*** Block opens ***

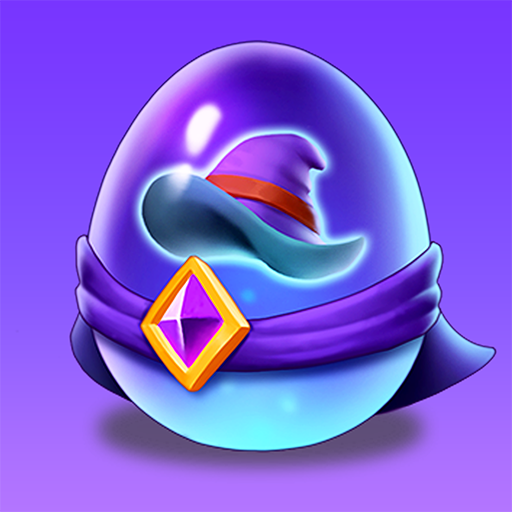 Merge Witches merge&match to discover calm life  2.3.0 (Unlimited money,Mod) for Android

*** Block closes ***
*** Block opens ***

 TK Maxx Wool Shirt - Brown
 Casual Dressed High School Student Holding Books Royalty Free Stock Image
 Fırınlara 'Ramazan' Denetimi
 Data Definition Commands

*** Block closes ***
*** Block opens ***

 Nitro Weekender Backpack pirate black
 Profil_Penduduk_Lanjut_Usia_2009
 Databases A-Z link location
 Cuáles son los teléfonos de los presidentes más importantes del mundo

*** Block closes ***

## How to complete this task:
Copy out, word for word, the part of the entries above that begins at the line with "TK Maxx Wool Shirt - Brown" and ends at the line with "Data Definition Commands", including both.

## Written response:
 TK Maxx Wool Shirt - Brown
 Casual Dressed High School Student Holding Books Royalty Free Stock Image
 Fırınlara 'Ramazan' Denetimi
 Data Definition Commands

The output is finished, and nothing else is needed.